Exercise description
How many of the lines below contain the string "masks"? Case matters. Reply with the number alone.

Listing

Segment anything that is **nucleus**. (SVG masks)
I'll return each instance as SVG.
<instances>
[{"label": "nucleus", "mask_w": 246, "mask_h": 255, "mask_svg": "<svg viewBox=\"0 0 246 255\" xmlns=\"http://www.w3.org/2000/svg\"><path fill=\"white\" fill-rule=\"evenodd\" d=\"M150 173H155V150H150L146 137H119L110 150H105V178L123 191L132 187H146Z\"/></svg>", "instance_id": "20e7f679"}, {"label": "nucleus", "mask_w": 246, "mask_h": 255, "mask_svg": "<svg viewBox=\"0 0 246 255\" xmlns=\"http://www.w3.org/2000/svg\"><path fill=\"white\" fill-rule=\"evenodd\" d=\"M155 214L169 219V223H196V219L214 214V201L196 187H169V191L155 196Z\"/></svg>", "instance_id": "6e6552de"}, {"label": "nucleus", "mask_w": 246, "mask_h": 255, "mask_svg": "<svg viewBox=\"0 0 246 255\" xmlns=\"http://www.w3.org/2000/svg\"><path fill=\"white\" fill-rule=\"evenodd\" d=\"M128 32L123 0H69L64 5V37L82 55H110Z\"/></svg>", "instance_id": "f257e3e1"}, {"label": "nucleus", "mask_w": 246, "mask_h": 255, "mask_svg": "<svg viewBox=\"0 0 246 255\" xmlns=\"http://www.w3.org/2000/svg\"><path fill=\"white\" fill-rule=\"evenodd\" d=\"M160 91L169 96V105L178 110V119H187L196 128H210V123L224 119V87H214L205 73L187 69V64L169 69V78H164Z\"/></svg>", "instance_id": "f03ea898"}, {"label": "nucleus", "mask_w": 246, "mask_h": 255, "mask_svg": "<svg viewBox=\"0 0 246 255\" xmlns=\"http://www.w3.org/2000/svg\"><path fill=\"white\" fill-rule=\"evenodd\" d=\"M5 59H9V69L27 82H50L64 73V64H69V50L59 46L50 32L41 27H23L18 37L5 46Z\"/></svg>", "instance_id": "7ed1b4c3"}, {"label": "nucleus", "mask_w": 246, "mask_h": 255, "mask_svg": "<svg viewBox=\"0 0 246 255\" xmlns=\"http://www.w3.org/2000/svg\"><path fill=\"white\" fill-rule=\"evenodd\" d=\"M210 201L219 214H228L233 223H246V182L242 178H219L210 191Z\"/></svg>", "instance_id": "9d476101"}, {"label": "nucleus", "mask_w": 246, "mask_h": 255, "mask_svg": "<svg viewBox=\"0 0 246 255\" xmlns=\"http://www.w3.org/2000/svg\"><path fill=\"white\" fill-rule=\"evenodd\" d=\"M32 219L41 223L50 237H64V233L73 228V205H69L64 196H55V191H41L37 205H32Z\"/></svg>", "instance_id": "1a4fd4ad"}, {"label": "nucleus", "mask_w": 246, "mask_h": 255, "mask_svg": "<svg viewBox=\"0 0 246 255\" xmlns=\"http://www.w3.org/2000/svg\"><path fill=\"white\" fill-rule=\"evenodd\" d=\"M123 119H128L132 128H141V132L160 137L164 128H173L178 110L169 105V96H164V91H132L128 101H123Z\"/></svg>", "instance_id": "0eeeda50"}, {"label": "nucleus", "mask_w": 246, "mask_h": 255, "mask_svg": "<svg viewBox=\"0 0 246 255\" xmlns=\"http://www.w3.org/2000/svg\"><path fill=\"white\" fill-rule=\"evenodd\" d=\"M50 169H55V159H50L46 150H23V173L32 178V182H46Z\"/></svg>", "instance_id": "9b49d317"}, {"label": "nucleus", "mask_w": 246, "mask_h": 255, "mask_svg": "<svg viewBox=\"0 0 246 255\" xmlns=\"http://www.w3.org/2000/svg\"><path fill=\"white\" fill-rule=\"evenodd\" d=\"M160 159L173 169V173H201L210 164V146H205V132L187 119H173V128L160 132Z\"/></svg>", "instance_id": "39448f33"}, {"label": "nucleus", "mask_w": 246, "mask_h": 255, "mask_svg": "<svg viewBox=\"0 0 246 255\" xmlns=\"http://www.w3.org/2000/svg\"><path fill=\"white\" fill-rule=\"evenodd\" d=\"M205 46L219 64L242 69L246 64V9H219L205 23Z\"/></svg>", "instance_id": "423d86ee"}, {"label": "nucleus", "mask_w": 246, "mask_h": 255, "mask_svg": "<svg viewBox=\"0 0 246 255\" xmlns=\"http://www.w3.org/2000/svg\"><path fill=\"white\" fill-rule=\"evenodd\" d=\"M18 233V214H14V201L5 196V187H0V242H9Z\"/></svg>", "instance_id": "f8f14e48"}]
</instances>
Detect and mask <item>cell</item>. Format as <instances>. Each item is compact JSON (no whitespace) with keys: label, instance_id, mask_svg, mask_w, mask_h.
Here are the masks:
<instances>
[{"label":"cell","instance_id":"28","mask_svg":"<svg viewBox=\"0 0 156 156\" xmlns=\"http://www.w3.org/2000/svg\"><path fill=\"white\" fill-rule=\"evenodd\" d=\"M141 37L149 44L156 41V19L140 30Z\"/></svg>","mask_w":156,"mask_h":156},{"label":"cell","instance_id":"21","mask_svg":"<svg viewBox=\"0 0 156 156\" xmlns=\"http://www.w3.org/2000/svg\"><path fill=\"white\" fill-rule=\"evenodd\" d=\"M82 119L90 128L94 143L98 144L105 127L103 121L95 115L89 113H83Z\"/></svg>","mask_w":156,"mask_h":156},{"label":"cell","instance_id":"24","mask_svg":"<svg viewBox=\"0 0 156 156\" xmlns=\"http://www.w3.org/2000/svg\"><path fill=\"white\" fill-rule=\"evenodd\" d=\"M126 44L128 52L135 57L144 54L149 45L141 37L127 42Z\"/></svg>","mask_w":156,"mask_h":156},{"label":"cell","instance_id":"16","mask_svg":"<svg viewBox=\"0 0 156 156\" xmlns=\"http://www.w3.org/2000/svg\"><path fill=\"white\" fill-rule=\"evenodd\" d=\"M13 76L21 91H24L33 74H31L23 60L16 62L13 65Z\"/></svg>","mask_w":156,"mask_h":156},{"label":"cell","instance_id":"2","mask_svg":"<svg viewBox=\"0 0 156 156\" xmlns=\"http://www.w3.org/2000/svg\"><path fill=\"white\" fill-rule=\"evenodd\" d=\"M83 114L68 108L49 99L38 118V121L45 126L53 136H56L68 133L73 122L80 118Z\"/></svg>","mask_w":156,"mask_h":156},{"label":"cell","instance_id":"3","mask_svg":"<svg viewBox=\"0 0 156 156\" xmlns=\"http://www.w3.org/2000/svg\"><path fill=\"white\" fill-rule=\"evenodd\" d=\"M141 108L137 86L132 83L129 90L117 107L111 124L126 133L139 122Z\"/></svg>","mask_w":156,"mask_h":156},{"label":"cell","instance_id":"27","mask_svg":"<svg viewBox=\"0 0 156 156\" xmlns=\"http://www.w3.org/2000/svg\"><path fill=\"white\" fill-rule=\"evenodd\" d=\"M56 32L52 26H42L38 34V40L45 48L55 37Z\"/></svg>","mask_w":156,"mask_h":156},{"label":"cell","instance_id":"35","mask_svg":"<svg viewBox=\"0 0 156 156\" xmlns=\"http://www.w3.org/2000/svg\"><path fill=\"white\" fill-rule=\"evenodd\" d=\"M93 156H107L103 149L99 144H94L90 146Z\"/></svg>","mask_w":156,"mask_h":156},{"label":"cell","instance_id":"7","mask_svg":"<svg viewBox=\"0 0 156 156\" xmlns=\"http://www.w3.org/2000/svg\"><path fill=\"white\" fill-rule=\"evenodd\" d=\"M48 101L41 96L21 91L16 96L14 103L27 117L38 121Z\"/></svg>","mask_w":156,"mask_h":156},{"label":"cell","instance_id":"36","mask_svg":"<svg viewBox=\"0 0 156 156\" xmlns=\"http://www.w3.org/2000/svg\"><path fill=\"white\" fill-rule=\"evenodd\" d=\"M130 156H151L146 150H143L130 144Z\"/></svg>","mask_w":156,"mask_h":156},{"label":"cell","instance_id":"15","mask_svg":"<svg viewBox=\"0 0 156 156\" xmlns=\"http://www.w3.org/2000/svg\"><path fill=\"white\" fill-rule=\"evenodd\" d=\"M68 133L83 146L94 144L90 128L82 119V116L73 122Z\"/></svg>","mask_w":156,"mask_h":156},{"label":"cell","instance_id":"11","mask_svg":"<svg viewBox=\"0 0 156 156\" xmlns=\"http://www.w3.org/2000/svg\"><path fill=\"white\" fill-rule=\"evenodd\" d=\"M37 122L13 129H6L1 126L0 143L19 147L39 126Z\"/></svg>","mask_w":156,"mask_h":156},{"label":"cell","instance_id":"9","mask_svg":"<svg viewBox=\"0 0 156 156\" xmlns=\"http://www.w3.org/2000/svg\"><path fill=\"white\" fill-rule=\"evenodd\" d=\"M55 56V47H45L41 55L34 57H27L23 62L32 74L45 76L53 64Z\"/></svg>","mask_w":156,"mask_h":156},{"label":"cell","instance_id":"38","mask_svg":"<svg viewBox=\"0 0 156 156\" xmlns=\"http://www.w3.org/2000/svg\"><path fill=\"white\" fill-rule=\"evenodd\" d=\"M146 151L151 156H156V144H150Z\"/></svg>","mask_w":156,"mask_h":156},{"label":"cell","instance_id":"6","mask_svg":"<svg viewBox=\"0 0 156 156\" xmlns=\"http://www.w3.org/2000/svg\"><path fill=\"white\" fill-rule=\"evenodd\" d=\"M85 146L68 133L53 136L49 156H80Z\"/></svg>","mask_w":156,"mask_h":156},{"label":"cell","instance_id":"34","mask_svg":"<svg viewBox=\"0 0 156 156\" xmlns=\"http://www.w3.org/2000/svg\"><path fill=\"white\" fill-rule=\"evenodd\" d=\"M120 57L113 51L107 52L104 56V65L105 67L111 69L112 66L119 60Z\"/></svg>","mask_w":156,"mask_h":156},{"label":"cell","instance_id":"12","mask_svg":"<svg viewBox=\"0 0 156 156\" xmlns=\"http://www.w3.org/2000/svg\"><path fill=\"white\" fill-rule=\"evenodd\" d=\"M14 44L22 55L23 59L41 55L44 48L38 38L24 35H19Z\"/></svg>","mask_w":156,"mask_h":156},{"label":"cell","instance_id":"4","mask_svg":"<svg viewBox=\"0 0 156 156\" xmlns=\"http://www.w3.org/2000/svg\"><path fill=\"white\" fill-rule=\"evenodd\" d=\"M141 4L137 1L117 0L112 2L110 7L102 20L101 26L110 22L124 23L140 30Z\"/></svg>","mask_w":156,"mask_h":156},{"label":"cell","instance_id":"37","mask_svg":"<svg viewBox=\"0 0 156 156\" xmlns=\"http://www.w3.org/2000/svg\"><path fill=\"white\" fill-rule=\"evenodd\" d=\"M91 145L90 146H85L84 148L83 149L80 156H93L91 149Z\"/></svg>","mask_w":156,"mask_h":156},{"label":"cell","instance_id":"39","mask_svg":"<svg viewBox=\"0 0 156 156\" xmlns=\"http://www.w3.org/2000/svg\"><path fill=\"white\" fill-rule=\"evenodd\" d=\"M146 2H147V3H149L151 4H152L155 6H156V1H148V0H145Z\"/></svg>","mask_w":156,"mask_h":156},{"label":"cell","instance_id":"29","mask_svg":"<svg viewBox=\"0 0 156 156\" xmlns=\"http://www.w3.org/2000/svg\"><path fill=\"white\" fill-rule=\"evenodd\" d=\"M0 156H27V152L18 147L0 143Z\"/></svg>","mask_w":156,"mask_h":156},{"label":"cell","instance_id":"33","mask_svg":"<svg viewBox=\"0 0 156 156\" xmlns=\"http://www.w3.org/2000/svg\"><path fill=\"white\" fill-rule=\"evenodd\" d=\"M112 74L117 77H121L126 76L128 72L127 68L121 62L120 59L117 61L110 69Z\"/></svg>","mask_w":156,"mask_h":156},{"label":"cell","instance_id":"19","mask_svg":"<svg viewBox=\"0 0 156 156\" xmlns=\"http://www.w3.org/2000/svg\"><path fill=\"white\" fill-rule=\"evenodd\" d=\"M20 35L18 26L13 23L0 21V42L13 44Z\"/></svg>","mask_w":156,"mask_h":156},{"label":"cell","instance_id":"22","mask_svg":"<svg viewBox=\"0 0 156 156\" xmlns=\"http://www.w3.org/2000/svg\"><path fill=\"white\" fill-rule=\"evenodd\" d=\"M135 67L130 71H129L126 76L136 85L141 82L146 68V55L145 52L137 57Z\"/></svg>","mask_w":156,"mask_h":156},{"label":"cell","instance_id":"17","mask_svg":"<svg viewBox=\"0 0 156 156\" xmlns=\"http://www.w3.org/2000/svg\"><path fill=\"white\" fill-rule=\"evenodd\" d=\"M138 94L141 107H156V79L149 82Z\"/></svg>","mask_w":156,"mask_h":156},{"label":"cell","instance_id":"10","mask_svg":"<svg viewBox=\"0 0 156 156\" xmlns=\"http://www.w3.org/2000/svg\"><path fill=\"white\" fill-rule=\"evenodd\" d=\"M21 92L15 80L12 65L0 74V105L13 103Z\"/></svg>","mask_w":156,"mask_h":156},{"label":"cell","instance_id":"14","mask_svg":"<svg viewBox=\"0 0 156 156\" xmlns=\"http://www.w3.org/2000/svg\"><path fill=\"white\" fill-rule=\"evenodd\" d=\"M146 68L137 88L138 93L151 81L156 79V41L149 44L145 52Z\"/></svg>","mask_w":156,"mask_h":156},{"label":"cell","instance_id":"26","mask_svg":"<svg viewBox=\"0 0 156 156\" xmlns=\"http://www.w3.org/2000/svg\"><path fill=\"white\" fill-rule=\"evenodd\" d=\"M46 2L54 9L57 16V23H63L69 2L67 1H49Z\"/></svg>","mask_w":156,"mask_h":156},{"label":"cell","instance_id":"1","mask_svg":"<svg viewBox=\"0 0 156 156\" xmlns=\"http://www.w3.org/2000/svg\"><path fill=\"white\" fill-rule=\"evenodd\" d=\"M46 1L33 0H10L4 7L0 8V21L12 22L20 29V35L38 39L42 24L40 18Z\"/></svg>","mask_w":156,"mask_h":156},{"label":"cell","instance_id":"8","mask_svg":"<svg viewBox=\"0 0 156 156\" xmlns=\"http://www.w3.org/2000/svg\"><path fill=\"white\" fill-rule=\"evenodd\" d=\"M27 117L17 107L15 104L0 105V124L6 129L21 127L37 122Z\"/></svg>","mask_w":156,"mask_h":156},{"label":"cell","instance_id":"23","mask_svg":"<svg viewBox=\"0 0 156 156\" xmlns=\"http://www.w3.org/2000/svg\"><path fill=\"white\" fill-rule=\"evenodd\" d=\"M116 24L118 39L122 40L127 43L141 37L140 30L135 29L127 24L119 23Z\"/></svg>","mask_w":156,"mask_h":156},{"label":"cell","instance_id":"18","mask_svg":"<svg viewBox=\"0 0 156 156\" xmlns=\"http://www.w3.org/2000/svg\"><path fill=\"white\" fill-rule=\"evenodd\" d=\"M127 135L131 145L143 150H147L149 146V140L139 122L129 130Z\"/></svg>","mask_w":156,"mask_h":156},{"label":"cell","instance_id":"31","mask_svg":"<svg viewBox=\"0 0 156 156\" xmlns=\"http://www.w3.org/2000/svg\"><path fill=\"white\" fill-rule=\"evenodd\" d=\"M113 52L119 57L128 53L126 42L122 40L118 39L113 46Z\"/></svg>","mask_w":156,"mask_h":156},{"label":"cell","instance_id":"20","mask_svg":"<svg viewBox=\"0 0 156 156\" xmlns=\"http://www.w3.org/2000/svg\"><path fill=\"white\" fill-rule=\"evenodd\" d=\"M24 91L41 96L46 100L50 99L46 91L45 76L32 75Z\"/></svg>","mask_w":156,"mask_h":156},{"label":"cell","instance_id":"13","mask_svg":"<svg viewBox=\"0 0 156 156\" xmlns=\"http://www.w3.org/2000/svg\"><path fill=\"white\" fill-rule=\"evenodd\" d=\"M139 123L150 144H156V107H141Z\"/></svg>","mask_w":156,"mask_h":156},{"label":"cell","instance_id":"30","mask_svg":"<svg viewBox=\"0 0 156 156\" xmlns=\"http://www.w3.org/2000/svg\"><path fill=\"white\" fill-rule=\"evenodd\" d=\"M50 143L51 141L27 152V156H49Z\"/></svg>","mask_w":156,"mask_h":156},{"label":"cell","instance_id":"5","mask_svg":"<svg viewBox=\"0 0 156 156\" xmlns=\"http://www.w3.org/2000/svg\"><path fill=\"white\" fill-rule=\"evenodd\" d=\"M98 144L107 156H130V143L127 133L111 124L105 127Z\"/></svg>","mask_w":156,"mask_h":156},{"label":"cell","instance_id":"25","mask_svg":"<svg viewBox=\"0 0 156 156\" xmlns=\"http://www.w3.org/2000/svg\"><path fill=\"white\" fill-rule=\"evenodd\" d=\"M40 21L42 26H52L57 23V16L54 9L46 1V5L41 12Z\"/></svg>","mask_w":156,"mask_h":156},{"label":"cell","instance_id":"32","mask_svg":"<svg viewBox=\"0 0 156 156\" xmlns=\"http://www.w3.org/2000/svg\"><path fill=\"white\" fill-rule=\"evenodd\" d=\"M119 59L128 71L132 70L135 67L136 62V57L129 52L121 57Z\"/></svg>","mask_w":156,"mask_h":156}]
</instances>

Output
2